### ФРАГМЕНТ ТЕКСТА

# # # # # # #

Все же к Академии, как к институту, я в общем еще отношусь с симпатией. Ни на кого в Академии я совершенно не обижен, тем более, что в моем личном деле есть представления таких людей, как Сергей Львович Соболев, Александр Данилович Александров, Юрий Григорьевич Решетняк. Моего отца очень долго не избирали, и я с детства усвоил, что нет хуже презрения в научной среде, чем презрение к выбранному не по заслугам. Никому не пожелаю!
В Академии по-прежнему много достойных людей и избрание в нее остается честью. Академия по большому счету — это её члены: будут пожиже члены, пожиже будет и Академия. Так что каждые выборы определяют дальнейшую судьбу одного из старейших общественных институтов в нашей стране.
— Что надо совершить в науке такого, чтобы стать академиком?

# # # # # # #

### ИСХОДНЫЕ ДАННЫЕ
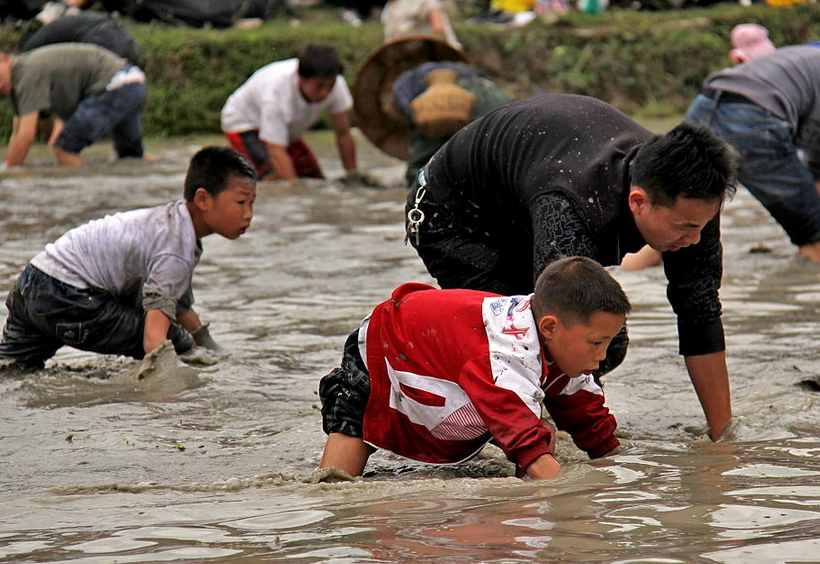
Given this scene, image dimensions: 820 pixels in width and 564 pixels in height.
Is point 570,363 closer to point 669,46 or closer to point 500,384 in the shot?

# # # # # # #

### ЗАДАНИЯ
1. Что, согласно фрагменту текста, определяют каждые выборы в Академию?
2. Продублируйте без изменений часть фрагмента текста, которая открывается словами «Все же к Академии, как» и завершается словами «чтобы стать академиком?».

### ОТВЕТЫ ПО ЗАДАНИЯМ
1. Каждые выборы определяют дальнейшую судьбу одного из старейших общественных институтов в нашей стране.

2.
Все же к Академии, как к институту, я в общем еще отношусь с симпатией. Ни на кого в Академии я совершенно не обижен, тем более, что в моем личном деле есть представления таких людей, как Сергей Львович Соболев, Александр Данилович Александров, Юрий Григорьевич Решетняк. Моего отца очень долго не избирали, и я с детства усвоил, что нет хуже презрения в научной среде, чем презрение к выбранному не по заслугам. Никому не пожелаю!
В Академии по-прежнему много достойных людей и избрание в нее остается честью. Академия по большому счету — это её члены: будут пожиже члены, пожиже будет и Академия. Так что каждые выборы определяют дальнейшую судьбу одного из старейших общественных институтов в нашей стране.
— Что надо совершить в науке такого, чтобы стать академиком?